Bush noted that Congress last year approved a law that allows the CIA to continue a program he put in place to question key terrorist operatives and leaders.
"The procedures used in this program are safe, they are lawful, and they are necessary," he said to applause from the supportive audience. He said that "senior leaders" of the House and Senate from both political parties have been briefed on the program's details. He did not identify them.
"It's wrong for congressional leaders to make Judge Mukasey's confirmation dependent on his willingness to go on the record about the details of a classified program he has not been briefed on," Bush said. "If the Senate Judiciary Committee were to block Judge Mukasey on these grounds, they would set a new standard for confirmation that could not be met by any responsible nominee for attorney general. And that would guarantee that America would have no attorney general during this time of war."
After chastising the Democratic-controlled Congress on several other issues, Bush drew his biggest round of applause from the conservative foundation when he blasted liberal antiwar organizations.
"When it comes to funding our troops, some in Washington should spend more time responding to the warnings of terrorists like Osama bin Laden and the requests of our commanders on the ground and less time responding to the demands of MoveOn.org bloggers and Code Pink protesters," Bush said.
Senate Democrats, meanwhile, issued statements explaining decisions to oppose Mukasey's nomination, which initially had appeared likely to sail through the Senate.
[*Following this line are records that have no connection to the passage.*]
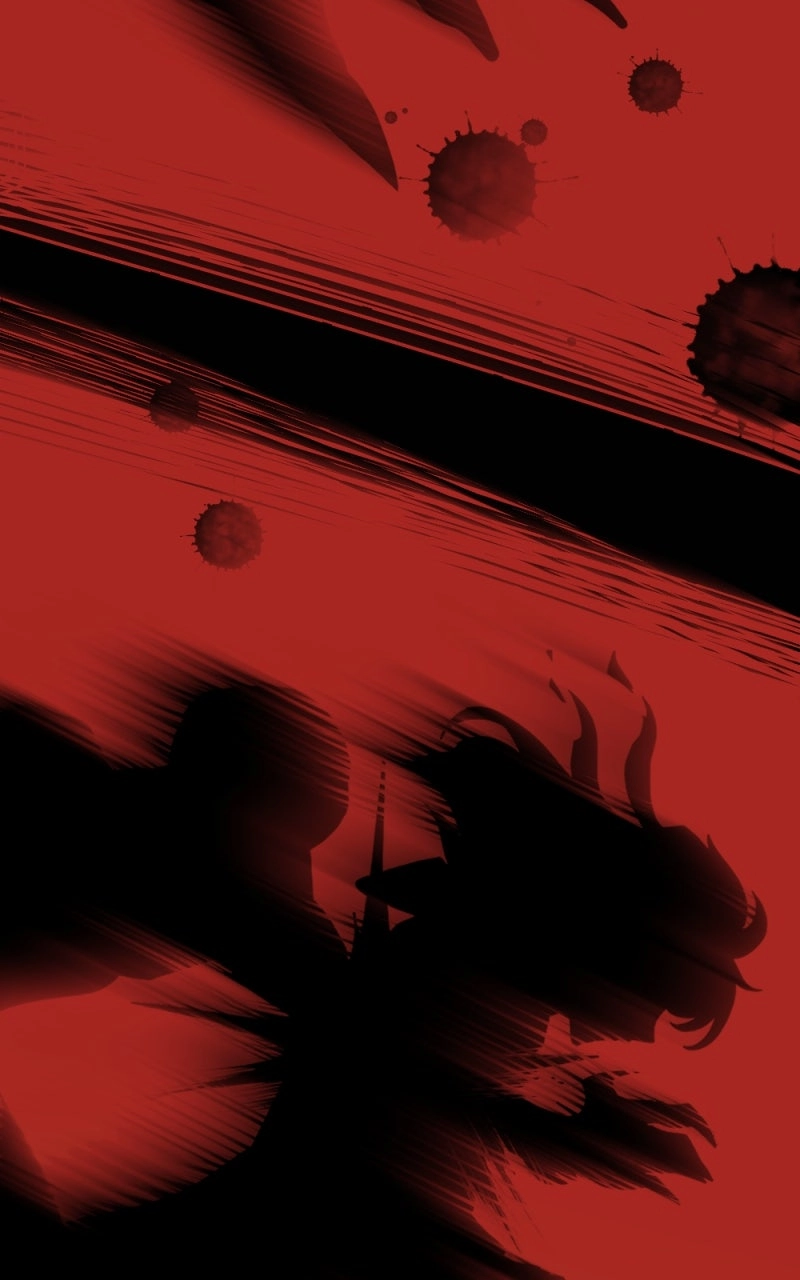 The Greenhouse Chapter 138 page 3 - 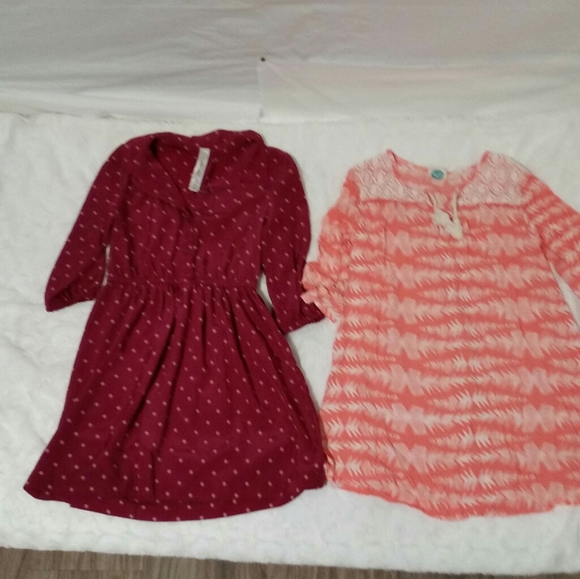Cheroke & Roxy girl size 6X bundle of - Picture 2 of 10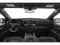 2020 GMC Sierra 1500 4WD Crew Cab Short Box Denali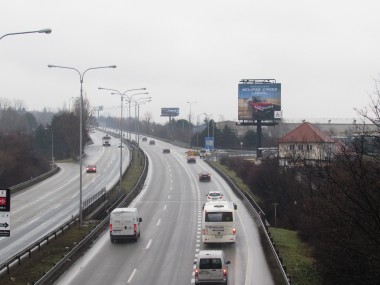 Obrázek pro článek - Spolupráce s agenturou na kampani pro Mitsubishi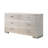 63'' W 6 - Drawer Dresser-217914320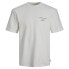 JACK & JONES Blasanchez short sleeve T-shirt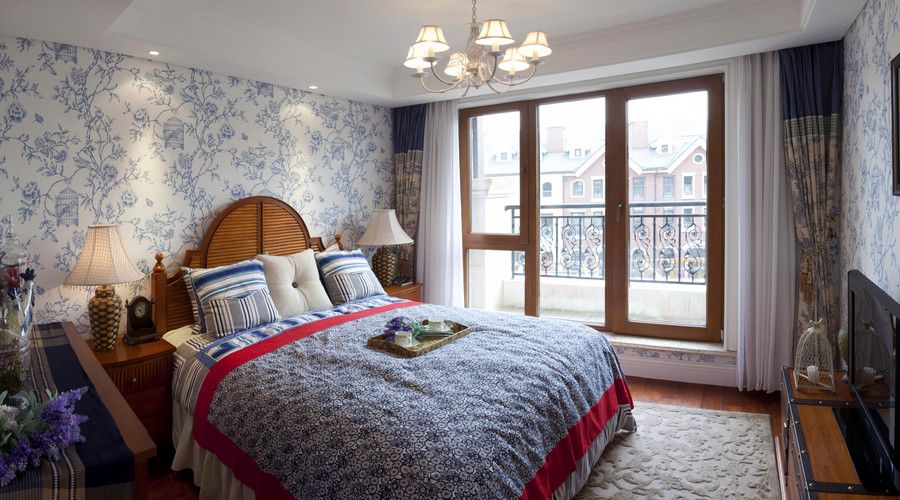 一方婚前財產婚后產生的收益分配是怎么計算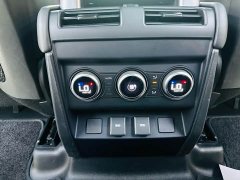 Land Rover Defender 110 3.0T P400 X-Dynamic HSE - фото 18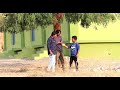 ramya ki kuda pelli ayinda nccomedykings nimeshchowdarypranks telugupranks topvideos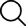 Search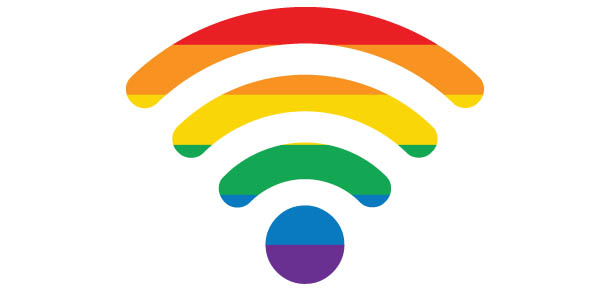 Facebook e startup social lanÃ§am guia para combater LGBTIfobia online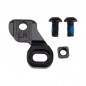 Montura Hope para shifter Sram/Tech 3 izquierdo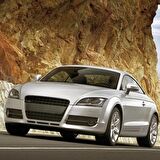 GKL Motor Yağı Dolum Kapağı Audi TT 2007-2010 06C103485P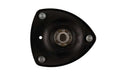 Bilstein B1 COMPLEMENTO DELANTERO CITROEN C4 DS4 PEUGEOT 308 V B1 | Suspensión Premium APEXCORSE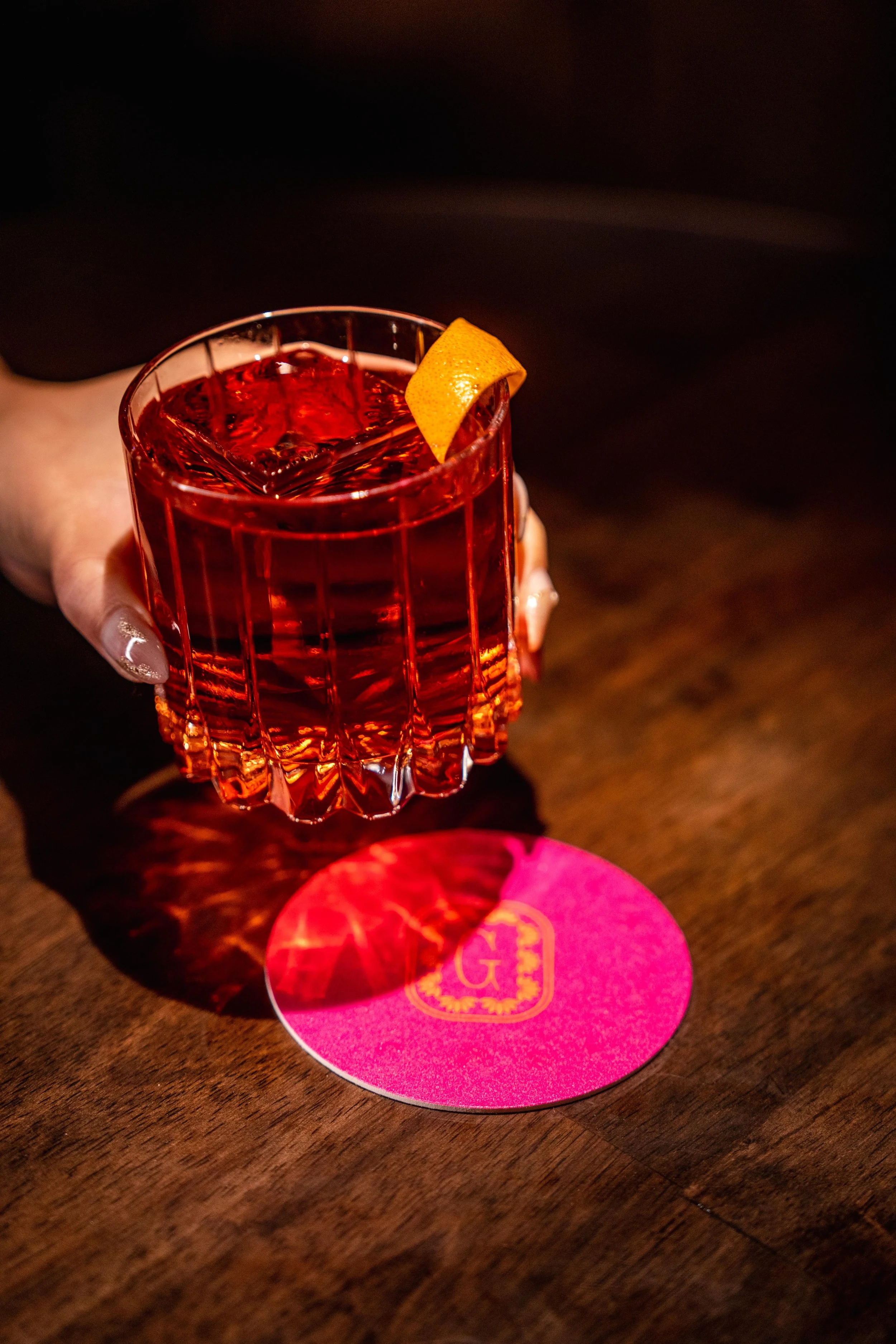 20240530 - Giovedi-07218.JPG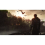 Risen 3: Titan Lords - Xbox 360 6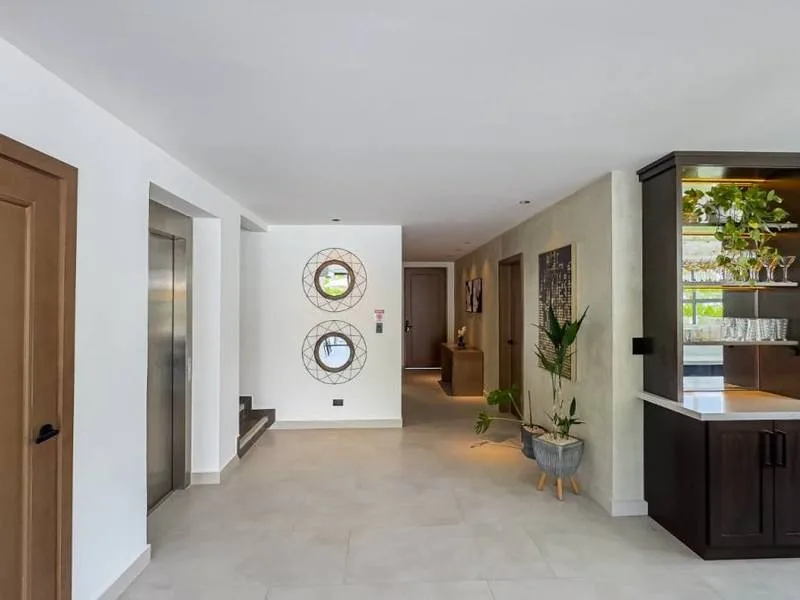 12 Bed Single Family Homes For Sale in Playa Hermosa, photo 6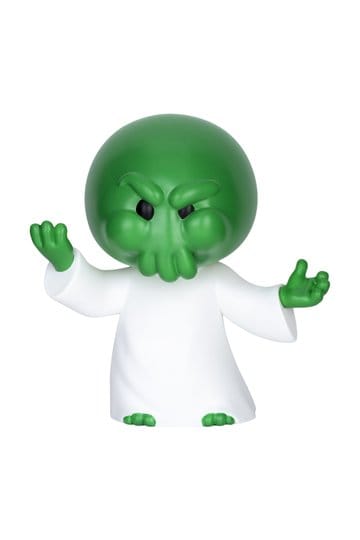 Minions Vinyl Spardose Palm Size Series Goomi - Anime Figuren günstig kaufen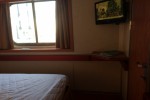 Oceanview Stateroom Picture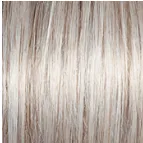 Soft and Subtle Average/Large Wig by Gabor | Synthetic (Lace Front Mono Part)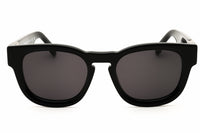 Palm Angels Palm Angels RIVERSIDE Sunglasses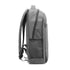 Mochila Cima / Gris Claro / Gris Claro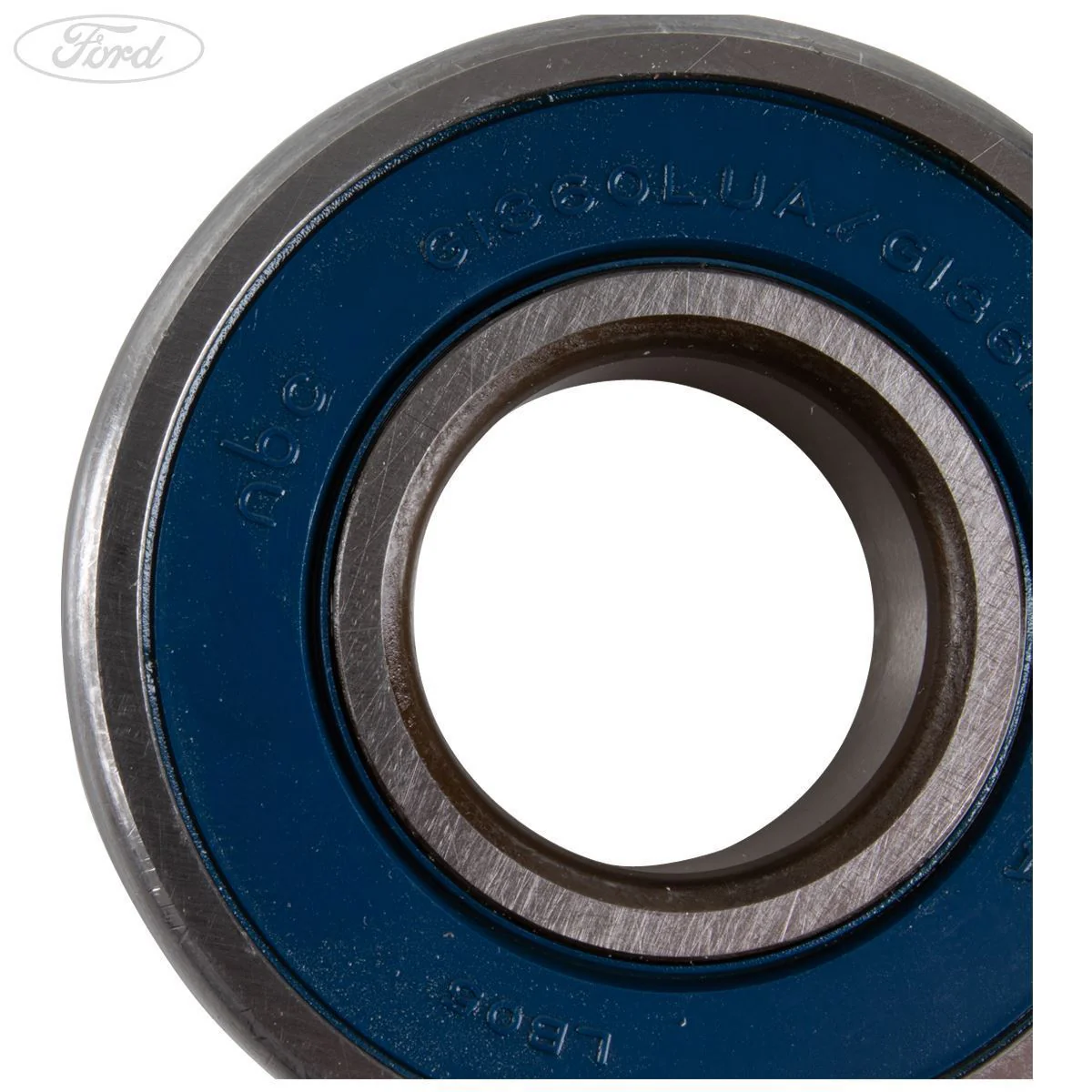 6-SPEED MANUAL TRANS GETRAG - 6MX65 INPUT SHAFT BUSHING - Image 2
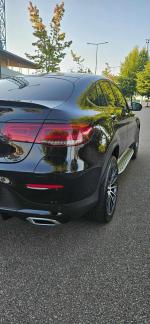 mercedes-benz-glc-300-de-4matic-2021-diesel-1950cc
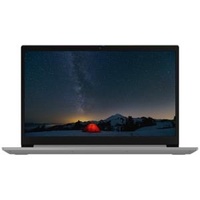 Lenovo Laptop THINKBOOK 15 15.6IN FHD I5-10210U 8GB RAM 256SSD WIN10 PRO
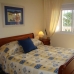 Estepona property: Malaga Villa, Spain 116465
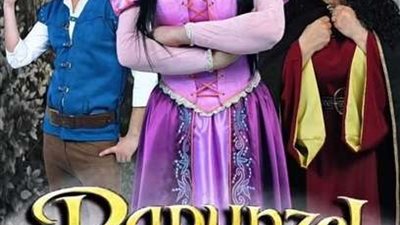 حورية فرغلي تخوض تجربة جديدة في مسرحية للأطفال بـ«رابونزل» وتكشف حقيقة تعاطيها المخدرات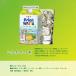 WATTA �V�[�N���[�T�[�T���[ ���p�b�N900ml ����p �I���I�� �`���[�n�C ���L���[�� WATTA orion �a���� �����n ���� ���� �V�[�N���[�T�[ �֘A�摜3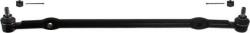 FEBI Bilstein 12939 - BARA DIRECTIE - compatibil Suzuki - FEBI Bilstein-12939 (FEBIBILSTEIN12939)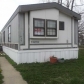 934 Cimarron Trl, Gardner, KS 66030 ID:140867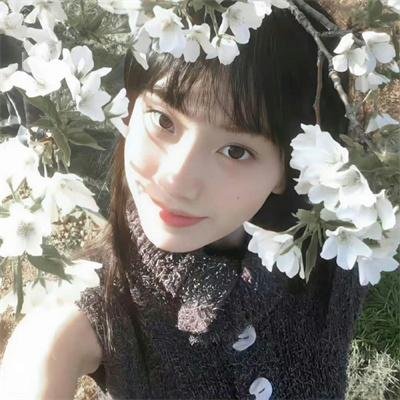 大小姐的贴身保镖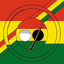 -Your_Local_Bolivia- avatar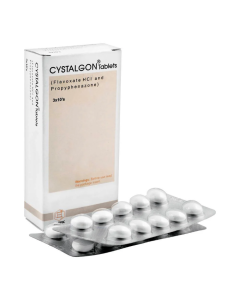 Cystalgon_Tablets_1769503140.png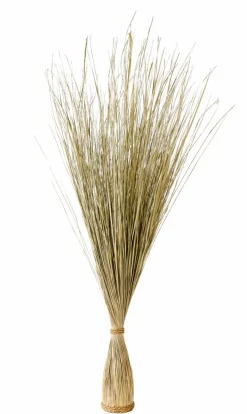 COGON Decoração De Parede Natural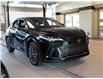 2025 Lexus RX 450h+ Base (Stk: 6821) in Kingston - Image 3 of 14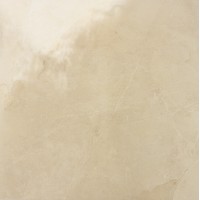 Керамогранит Golden Cream Lux MJZG 58*58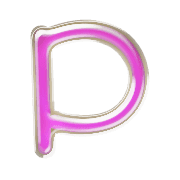 016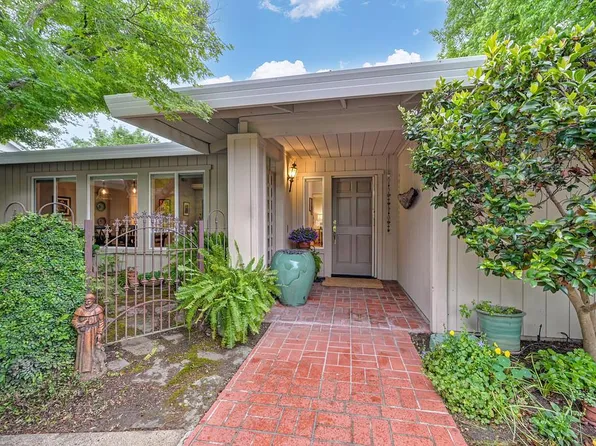 4410 Piedra Ct, Rocklin, CA 95677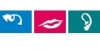 Logo Helmut Epple GmbH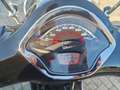 Vespa GTS 300 Noir - thumbnail 9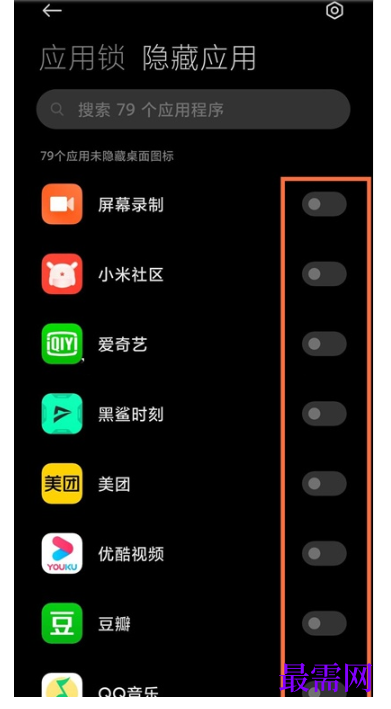 1792410881618889.png image.png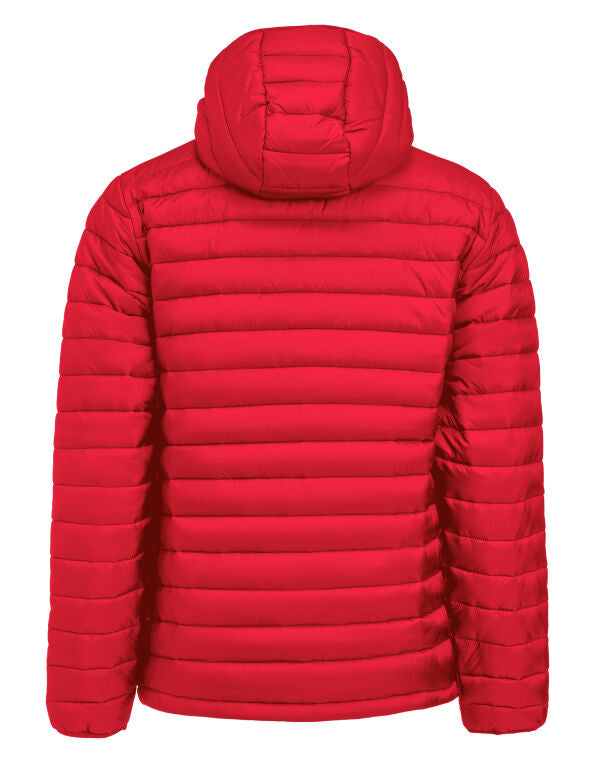 James Harvest Meadows Jacket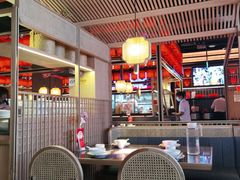 -湘阁里辣(东门茂业店)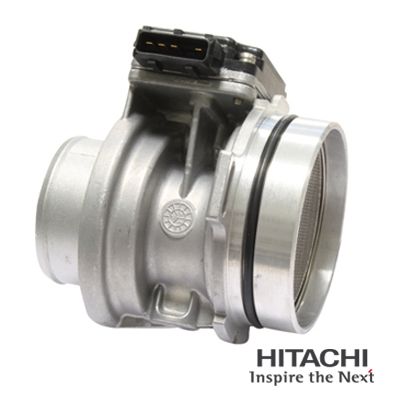 HITACHI 2505002 Mass Air Flow Sensor
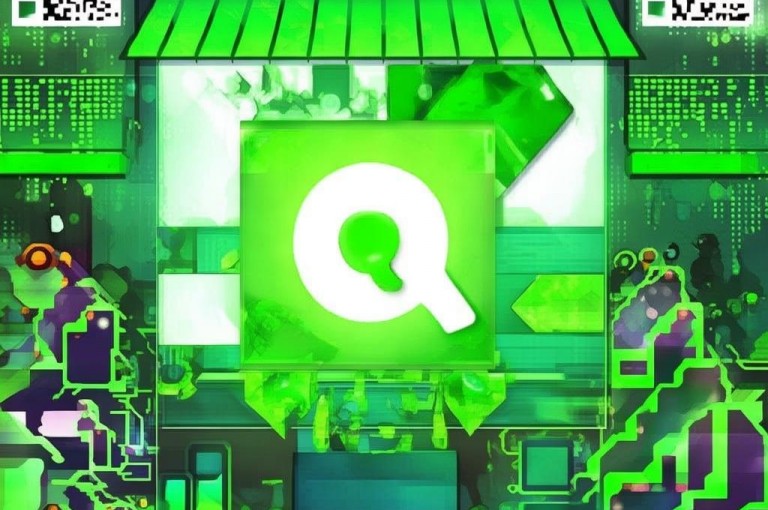 QQ绿钻永久卡盟，为您提供稳定可靠的QQ会员服务。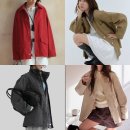 4188 | 스트레이트 체형 워크자켓 여성 코디 방법 | 위시리스트(무신사, 지그재그, 29cm)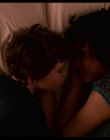 Filename=I_Am_Not_Okay_With_This_S01E03_mkv3603.jpg
Filesize=1003KiB
Dimensions=1920x1080
Date added=Feb 26, 2020 I_Am_Not_Okay_With_This_S01E03_mkv3603.jpg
Bush named the former judge after his longtime confidant, Alberto R. Gonzales, resigned amid widespread complaints about his stewardship of the Justice Department and his testimony before Congress about such matters as the firing last year of nine federal prosecutors.
"Judge Mukasey's refusal to classify the barbaric practice of waterboarding as torture waves a red flag about his nomination to serve an administration that has adhered to the Cheney doctrine on executive power and torture," Sen. John F. Kerry (D-Mass.) said in a statement today.
"Many of us wanted to believe that Judge Mukasey could undo the damage of the Gonzales years," Kerry said. "Unfortunately his lack of candor and his refusal to acknowledge this abuse of power suggest he is unable or unwilling to do so, and this is why I will be opposing Judge Mukasey's nomination to be the next attorney general of the United States."
Kennedy said in a floor statement that he had hoped to support Mukasey's nomination but found him evasive and noncommittal on waterboarding and other issues related to torture. He also compared Mukasey's testimony to that given by Gonzales, who came under fire from Democrats for frequently refusing to answer questions or claiming he could not remember key details.
"Judge Mukasey's answers to our questions on torture remind me of nothing so much as the responses to the Senate on these issues by Attorney General Gonzales," Kennedy said. He said Mukasey "may have dressed up his responses in more skilled legal rhetoric, but the difference between his answers and those of Mr. Gonzales is disappointingly small."
Democratic Sens. Joseph R. Biden (Del.), Richard J. Durbin (Ill.) and Sheldon Whitehouse (R.I.) have also come out against the nomination, leaving six Democrats on the Judiciary panel undecided. Kerry is not a member of the committee.